Beethoven began work on his Third Symphony in 1802, right around the time he wrote the Heiligenstadt Testament (the manifesto in which he declared his intention to live entirely for and through his art). He completed the monumental work roughly a year later. Subtitled “Eroica,” or “heroic,” the Third was the first of his symphonies with an implied story—although the tale he was telling may have shifted during the creative process. A revolutionary at heart, Beethoven had long hoped that the feudalism which had dominated Europe for so long would be eradicated—and he originally dedicated the work to Napoleon, the man he believed might accomplish the task. According to Beethoven's student and biographer, Ferdinand Ries, the composer's feelings changed when Napoleon crowned himself emperor in 1804. Ries explains, “I was the first to bring him the news that Bonaparte had proclaimed himself emperor, whereupon he flew into a rage and cried out: 'Is he too, then, nothing more than an ordinary human being? Now he, too, will trample on the rights of man, and indulge only his ambition! He will exalt himself above all others, become a tyrant!” Beethoven reportedly flew to the table, took hold of the title page by the top, tore it in two, and threw it on the floor. Upon its publication in 1806, the symphony bore a new inscription: “Sinfonia Eroica, composed to celebrate the memory of a great man.” 

 

While today's audiences tend to focus on the Third Symphony's connection to Napoleon, listeners in Beethoven's time had a different reaction to the work. As one early critic explained, opinions were mixed. The composer's “very special friends” felt that “this symphony is a masterpiece, that it is in exactly the true style for more elevated music, and that if it does not please at present, it is because the public is not sufficiently educated in art to be able to grasp all of these elevated beauties.” At the other extreme was a group which “utterly denies this work any artistic value and feels that it manifests a completely unbounded striving for distinction and oddity, which, however, has produced neither beauty nor true sublimity and power.” The view of the former—Beethoven's allies —predominates today.

Work to complete:
• 1. In the passage on Beethoven's Third Symphony, who was the student and biographer who described the composer's reaction to Napoleon becoming emperor?
• 2. Render this sentence from the passage on Beethoven's Third Symphony in Spanish: "He completed the monumental work roughly a year later."
• 3. Please retype the passage on Beethoven's Third Symphony word for word, from "While today's audiences" to "allies —predominates today.".

Information shown:
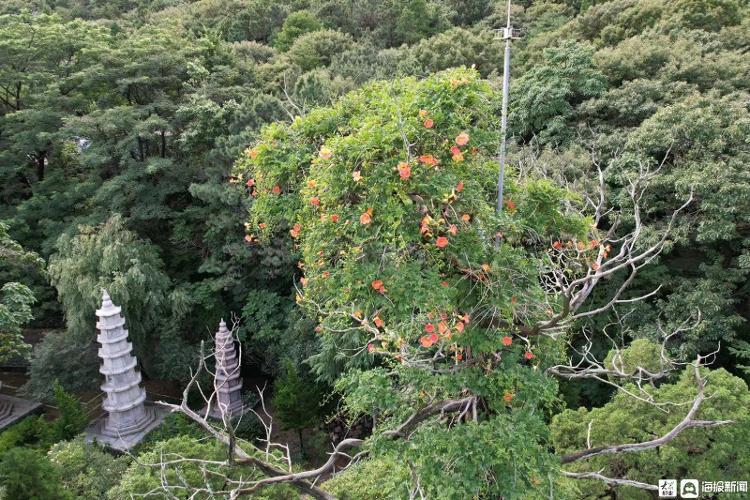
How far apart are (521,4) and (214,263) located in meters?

Solutions to the exercise:
• 1. Ferdinand Ries

• 2. Completó la monumental obra aproximadamente un año después.

• 3.
While today's audiences tend to focus on the Third Symphony's connection to Napoleon, listeners in Beethoven's time had a different reaction to the work. As one early critic explained, opinions were mixed. The composer's “very special friends” felt that “this symphony is a masterpiece, that it is in exactly the true style for more elevated music, and that if it does not please at present, it is because the public is not sufficiently educated in art to be able to grasp all of these elevated beauties.” At the other extreme was a group which “utterly denies this work any artistic value and feels that it manifests a completely unbounded striving for distinction and oddity, which, however, has produced neither beauty nor true sublimity and power.” The view of the former—Beethoven's allies —predominates today.